Required action — Among the lines below, copy each one in which "site" appears.

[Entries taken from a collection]

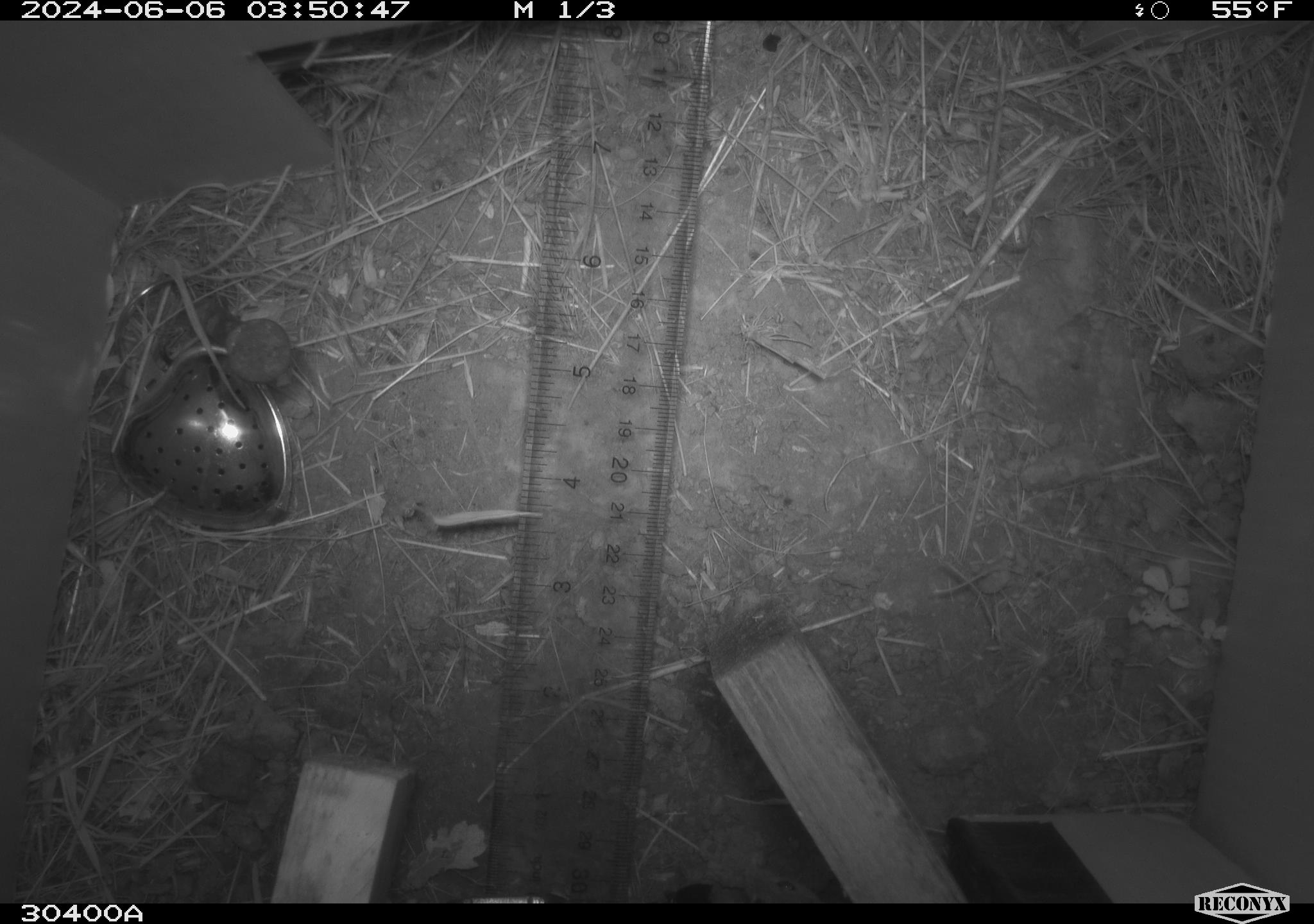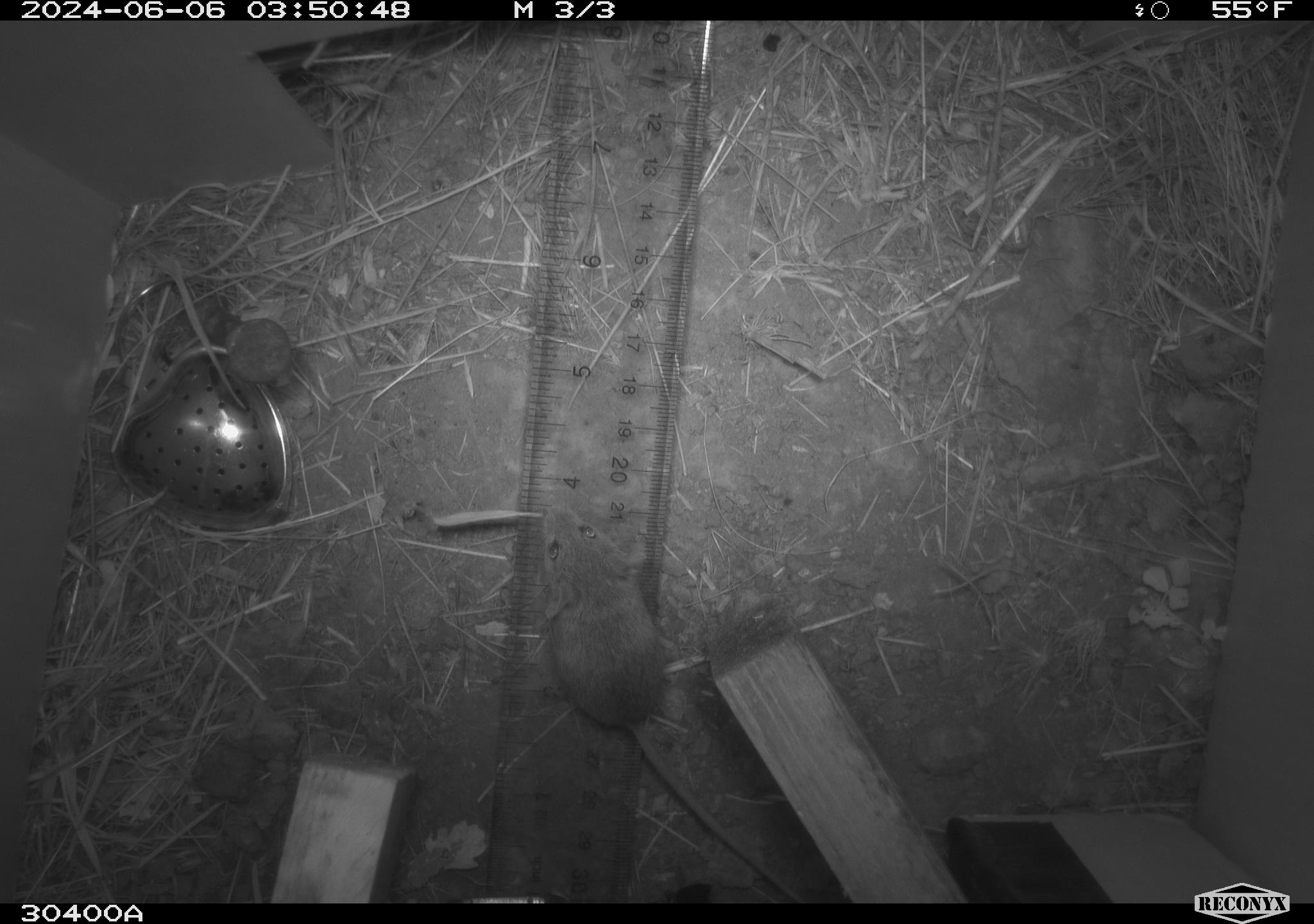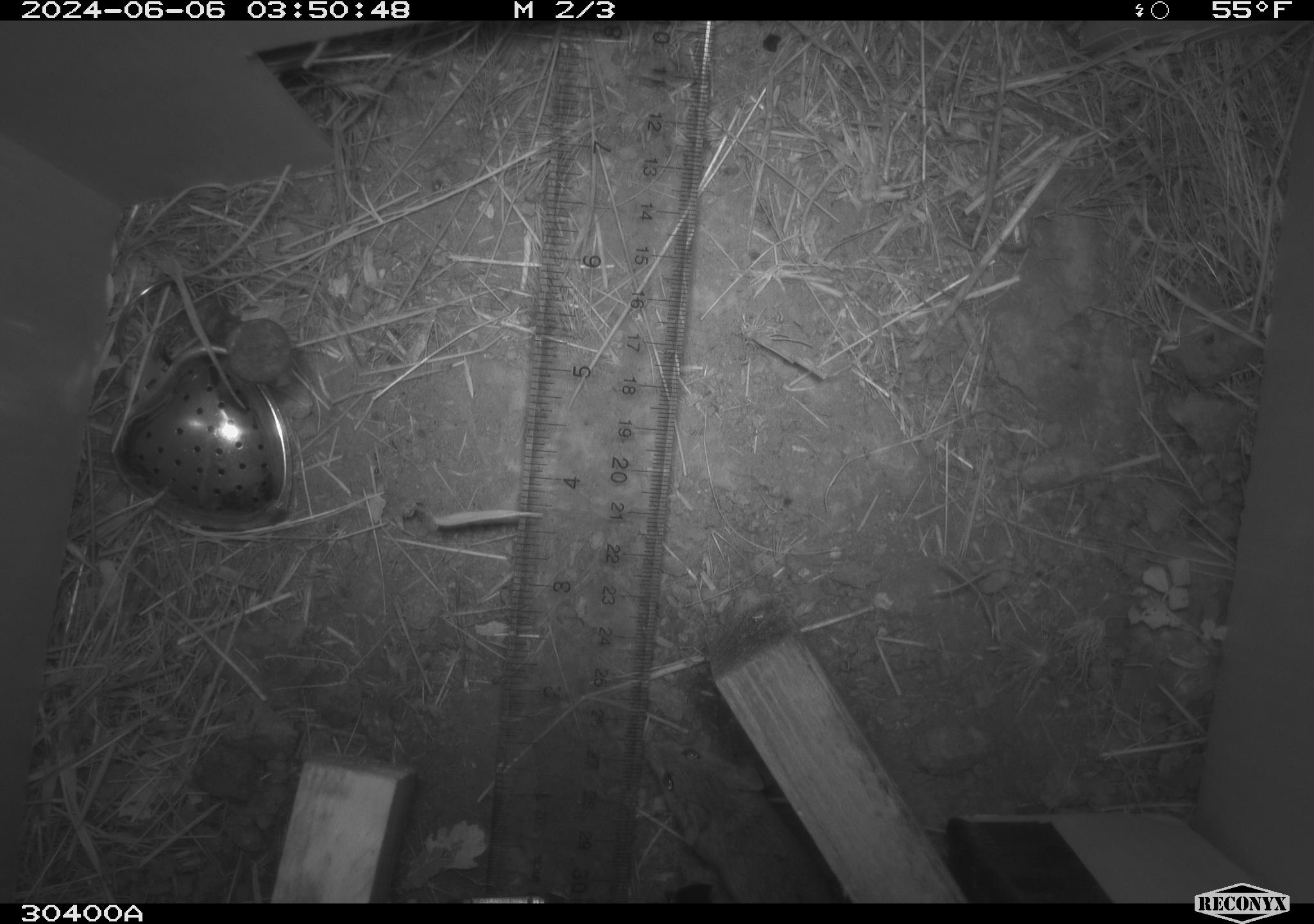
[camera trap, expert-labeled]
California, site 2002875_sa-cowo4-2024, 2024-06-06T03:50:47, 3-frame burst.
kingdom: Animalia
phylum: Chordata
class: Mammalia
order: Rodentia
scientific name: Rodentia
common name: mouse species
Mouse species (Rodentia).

...

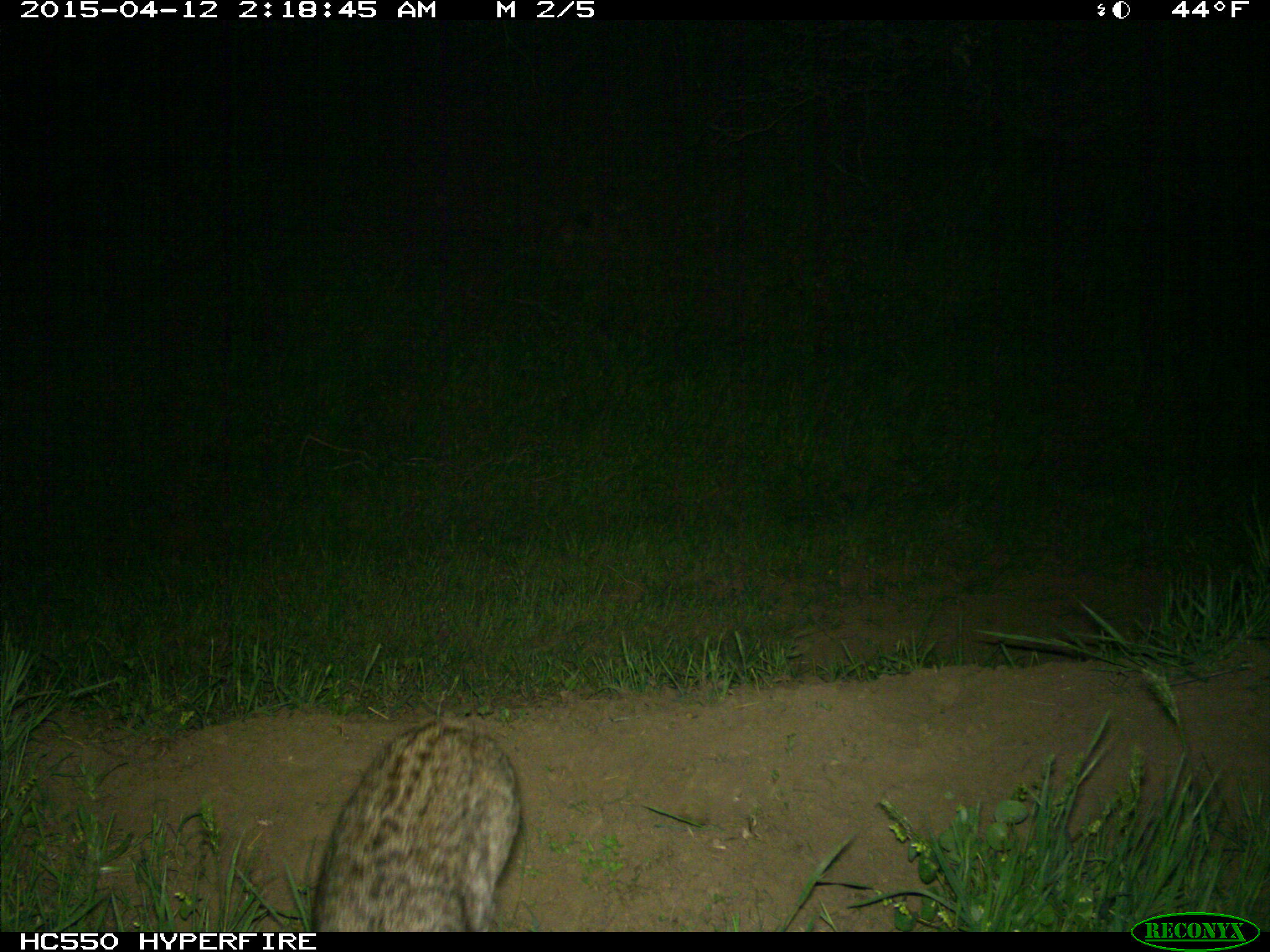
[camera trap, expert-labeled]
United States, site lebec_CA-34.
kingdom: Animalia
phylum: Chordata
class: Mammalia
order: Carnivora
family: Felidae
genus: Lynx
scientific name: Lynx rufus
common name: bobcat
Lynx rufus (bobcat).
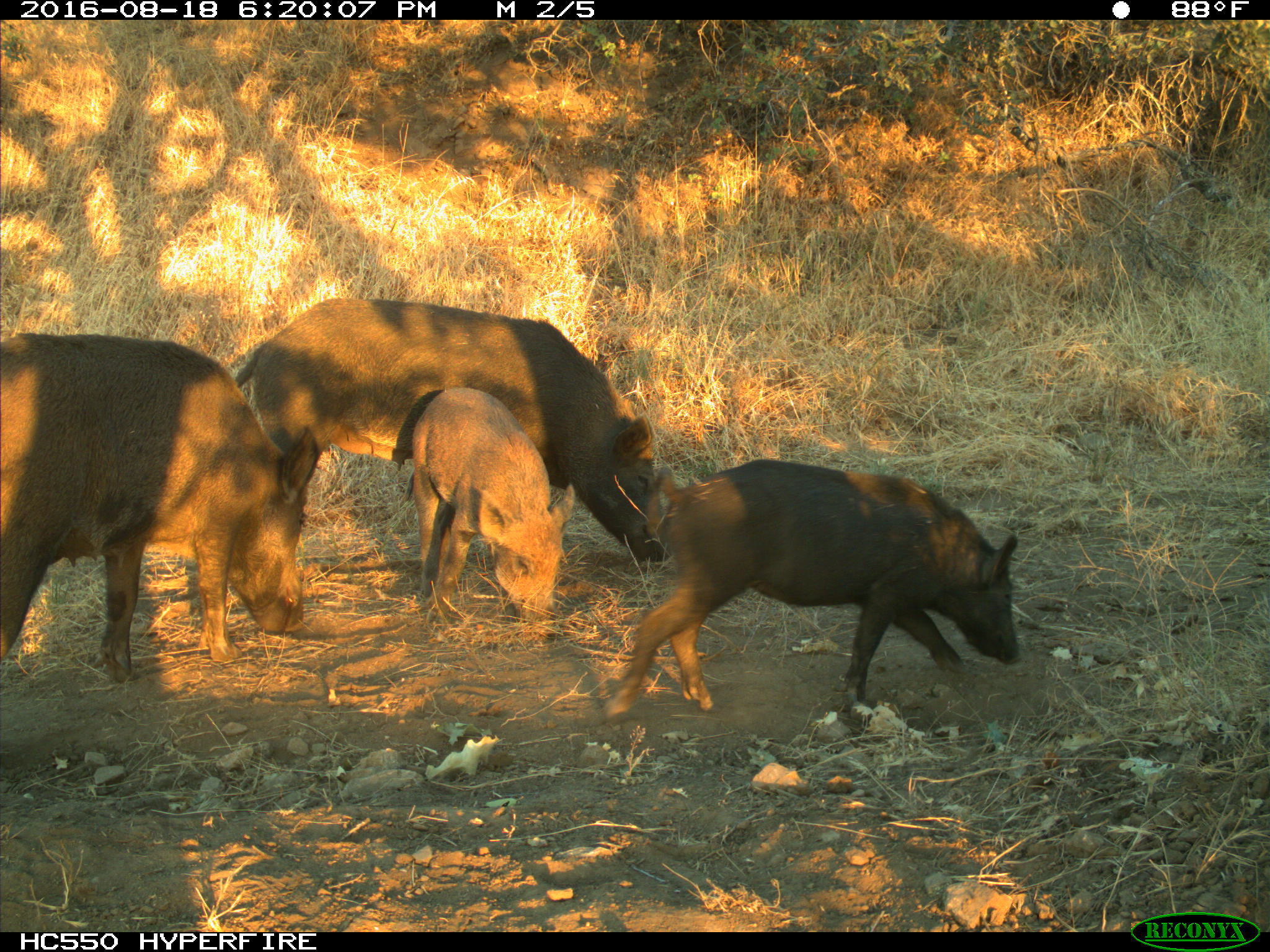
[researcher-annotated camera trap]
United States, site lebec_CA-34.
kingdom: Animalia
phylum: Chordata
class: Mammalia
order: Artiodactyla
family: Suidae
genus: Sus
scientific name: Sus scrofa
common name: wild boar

---

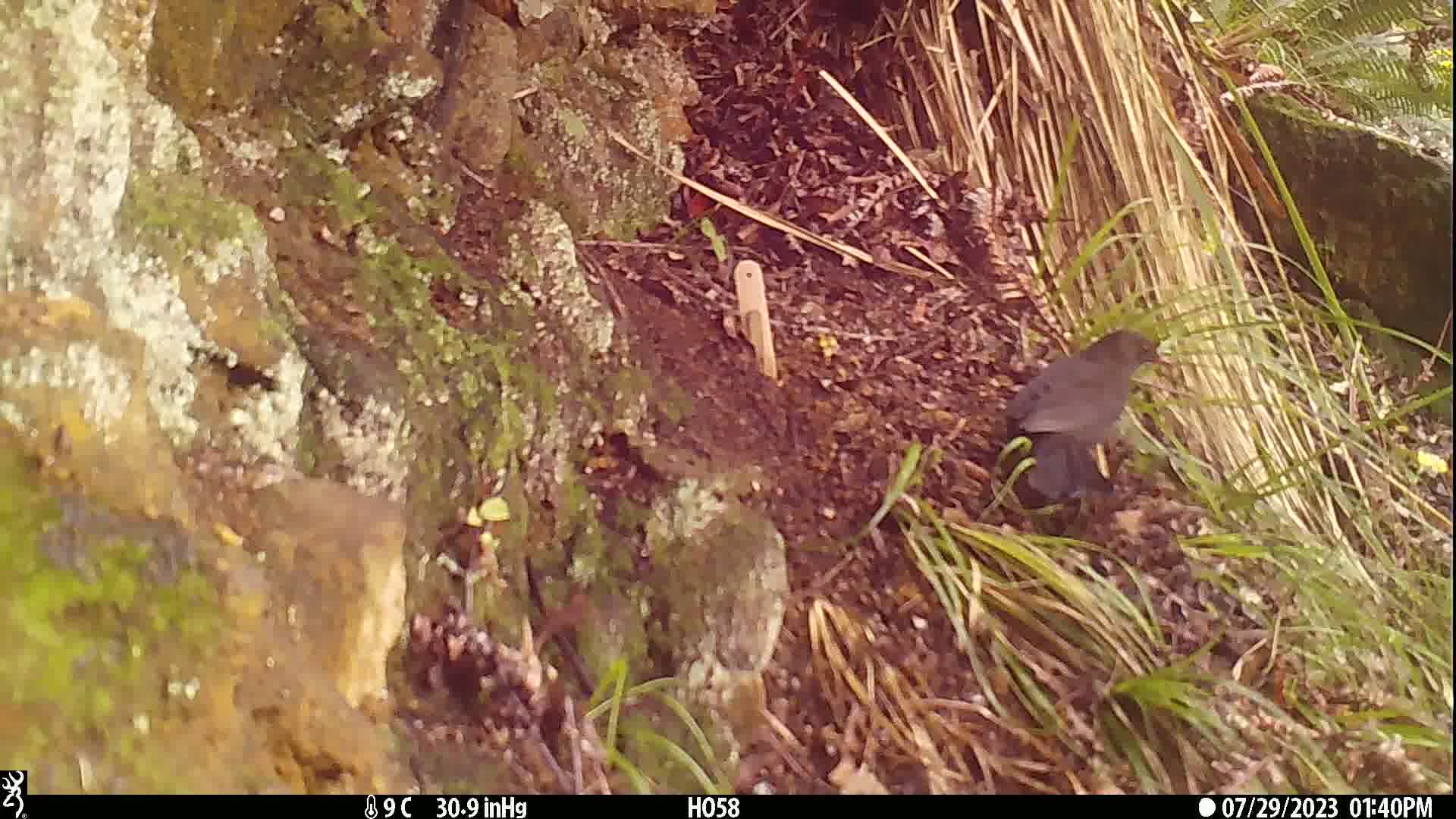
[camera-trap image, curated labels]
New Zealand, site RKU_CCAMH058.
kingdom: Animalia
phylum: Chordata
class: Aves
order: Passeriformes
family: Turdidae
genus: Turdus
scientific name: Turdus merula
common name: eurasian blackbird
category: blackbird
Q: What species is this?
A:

Solution to this exercise —
California, site 2002875_sa-cowo4-2024, 2024-06-06T03:50:47, 3-frame burst.
United States, site lebec_CA-34.
United States, site lebec_CA-34.
New Zealand, site RKU_CCAMH058.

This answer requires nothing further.